DIREITO PROCESSUAL PENAL — AgRg no HC 923224
Análise documental baseada na ementa oficial do Superior Tribunal de Justiça, organizada para consulta e compreensão do precedente.
Comentário editorial
Nesta leitura prática, a decisão é organizada para mostrar o que o STJ efetivamente registrou e quais dados devem ser conferidos antes de transportar o entendimento para uma situação cotidiana. O recorte processual é AgRg no HC, julgado por QUINTA TURMA, sob relatoria de RIBEIRO DANTAS.

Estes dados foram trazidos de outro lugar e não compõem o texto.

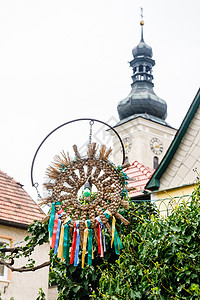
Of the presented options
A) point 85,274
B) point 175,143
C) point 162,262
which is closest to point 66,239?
point 85,274

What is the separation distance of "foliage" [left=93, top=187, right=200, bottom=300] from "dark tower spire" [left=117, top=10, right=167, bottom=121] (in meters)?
38.5

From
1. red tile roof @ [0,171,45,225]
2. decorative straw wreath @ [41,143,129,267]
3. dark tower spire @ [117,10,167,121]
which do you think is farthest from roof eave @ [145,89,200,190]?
dark tower spire @ [117,10,167,121]

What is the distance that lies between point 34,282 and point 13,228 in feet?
4.33

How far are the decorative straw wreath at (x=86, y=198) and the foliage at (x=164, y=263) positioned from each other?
58 centimetres

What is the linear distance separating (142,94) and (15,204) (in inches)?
1254

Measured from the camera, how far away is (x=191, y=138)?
9812mm

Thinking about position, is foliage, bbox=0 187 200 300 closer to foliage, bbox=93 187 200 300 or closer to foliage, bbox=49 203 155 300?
foliage, bbox=93 187 200 300

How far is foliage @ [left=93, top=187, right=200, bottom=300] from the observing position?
508 cm

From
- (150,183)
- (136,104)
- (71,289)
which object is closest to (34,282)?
(150,183)

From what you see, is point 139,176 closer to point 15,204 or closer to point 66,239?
point 15,204

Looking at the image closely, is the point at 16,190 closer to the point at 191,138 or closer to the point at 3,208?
the point at 3,208

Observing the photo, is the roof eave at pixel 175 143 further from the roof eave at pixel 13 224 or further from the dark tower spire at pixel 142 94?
the dark tower spire at pixel 142 94

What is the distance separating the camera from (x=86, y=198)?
6.61 meters

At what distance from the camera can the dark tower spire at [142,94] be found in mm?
43844
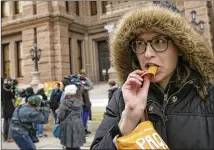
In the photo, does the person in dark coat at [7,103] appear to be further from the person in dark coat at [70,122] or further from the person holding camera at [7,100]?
the person in dark coat at [70,122]

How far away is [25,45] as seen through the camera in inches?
792

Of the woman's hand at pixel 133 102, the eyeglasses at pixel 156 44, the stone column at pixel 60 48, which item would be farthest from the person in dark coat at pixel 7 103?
the stone column at pixel 60 48

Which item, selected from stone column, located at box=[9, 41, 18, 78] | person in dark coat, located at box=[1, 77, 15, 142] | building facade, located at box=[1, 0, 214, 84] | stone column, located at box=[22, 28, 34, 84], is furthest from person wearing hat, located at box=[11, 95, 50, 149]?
stone column, located at box=[9, 41, 18, 78]

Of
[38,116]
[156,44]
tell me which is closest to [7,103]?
[38,116]

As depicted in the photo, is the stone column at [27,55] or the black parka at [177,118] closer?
the black parka at [177,118]

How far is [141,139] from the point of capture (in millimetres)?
1256

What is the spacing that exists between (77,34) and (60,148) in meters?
15.7

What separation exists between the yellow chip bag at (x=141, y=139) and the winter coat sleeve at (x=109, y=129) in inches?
4.4

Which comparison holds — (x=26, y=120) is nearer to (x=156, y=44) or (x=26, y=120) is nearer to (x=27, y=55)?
(x=156, y=44)

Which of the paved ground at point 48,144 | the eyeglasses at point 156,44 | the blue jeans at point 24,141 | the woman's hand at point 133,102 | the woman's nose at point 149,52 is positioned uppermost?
the eyeglasses at point 156,44

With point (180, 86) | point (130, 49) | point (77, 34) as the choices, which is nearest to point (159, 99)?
point (180, 86)

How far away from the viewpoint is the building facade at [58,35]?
1922 centimetres

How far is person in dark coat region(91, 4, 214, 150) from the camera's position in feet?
4.58

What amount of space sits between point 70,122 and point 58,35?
1416cm
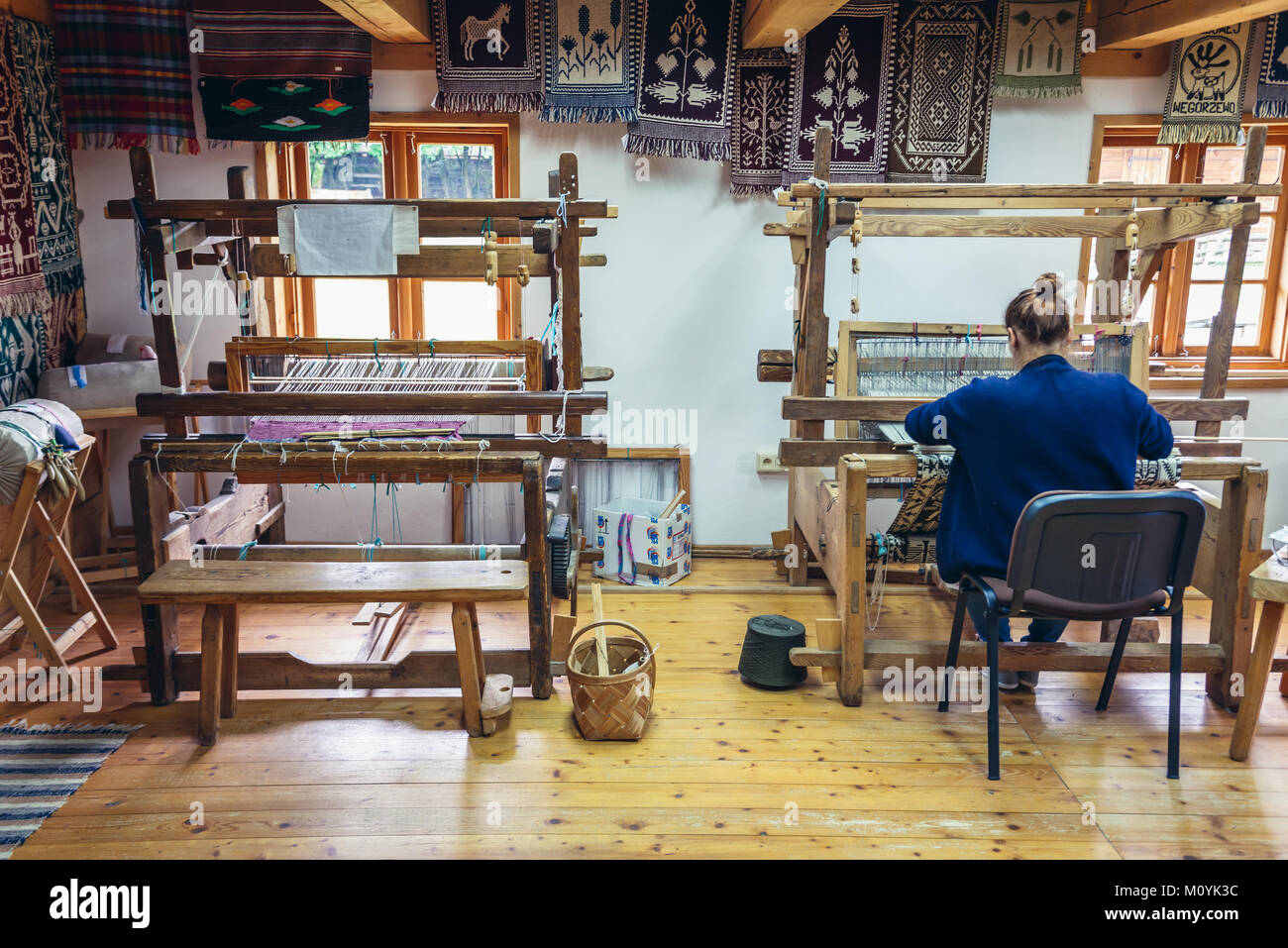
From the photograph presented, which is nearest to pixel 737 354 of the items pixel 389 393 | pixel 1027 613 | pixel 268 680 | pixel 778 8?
pixel 778 8

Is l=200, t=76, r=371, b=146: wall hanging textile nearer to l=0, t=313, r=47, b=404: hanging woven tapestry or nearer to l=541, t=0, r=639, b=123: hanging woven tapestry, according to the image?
l=541, t=0, r=639, b=123: hanging woven tapestry

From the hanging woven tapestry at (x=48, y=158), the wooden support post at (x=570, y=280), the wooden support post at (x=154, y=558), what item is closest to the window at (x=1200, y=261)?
the wooden support post at (x=570, y=280)

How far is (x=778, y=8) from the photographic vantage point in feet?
12.1

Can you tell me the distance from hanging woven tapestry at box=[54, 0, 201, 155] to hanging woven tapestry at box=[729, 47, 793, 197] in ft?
8.66

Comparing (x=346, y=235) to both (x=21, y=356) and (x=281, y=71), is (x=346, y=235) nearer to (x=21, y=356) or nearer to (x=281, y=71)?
(x=281, y=71)

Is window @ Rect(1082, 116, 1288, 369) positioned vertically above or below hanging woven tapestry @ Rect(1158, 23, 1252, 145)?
below

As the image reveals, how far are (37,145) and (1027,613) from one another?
4.53 meters

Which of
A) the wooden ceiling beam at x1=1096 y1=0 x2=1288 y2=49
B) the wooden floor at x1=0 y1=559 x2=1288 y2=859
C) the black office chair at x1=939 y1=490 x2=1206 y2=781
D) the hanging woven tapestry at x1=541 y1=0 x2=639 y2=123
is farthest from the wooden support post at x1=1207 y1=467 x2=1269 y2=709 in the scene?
the hanging woven tapestry at x1=541 y1=0 x2=639 y2=123

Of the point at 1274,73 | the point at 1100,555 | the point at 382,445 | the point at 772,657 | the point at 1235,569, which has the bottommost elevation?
the point at 772,657

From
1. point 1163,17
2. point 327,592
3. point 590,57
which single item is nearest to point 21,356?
point 327,592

Para o cidadão, o ponto essencial é não tratar a ementa como uma regra automática: fatos, pedidos, fase processual e legislação aplicável precisam ser comparados com o caso concreto. Quando o julgamento repercutir em mobilidade, veículos, sanções ou direitos do condutor, essa conexão deve estar expressa no próprio texto oficial.
Pontos centrais da ementa
- ALEGADAS INÉPCIA DA DENÚNCIA E AUSÊNCIA DE JUSTA CAUSA PARA A AÇÃO PENAL.
- Agravo regimental interposto contra decisão monocrática que não conheceu do habeas corpus, no qual se pleiteava o trancamento da ação penal por inépcia da denúncia e ausência de justa causa.
- A denúncia descreve que o agravante seria o destinatário de 98g de maconha transportada por sua companheira durante visita à penitenciária, onde ele estava custodiado, e que ele teria tentado retirar a droga do corpo dela.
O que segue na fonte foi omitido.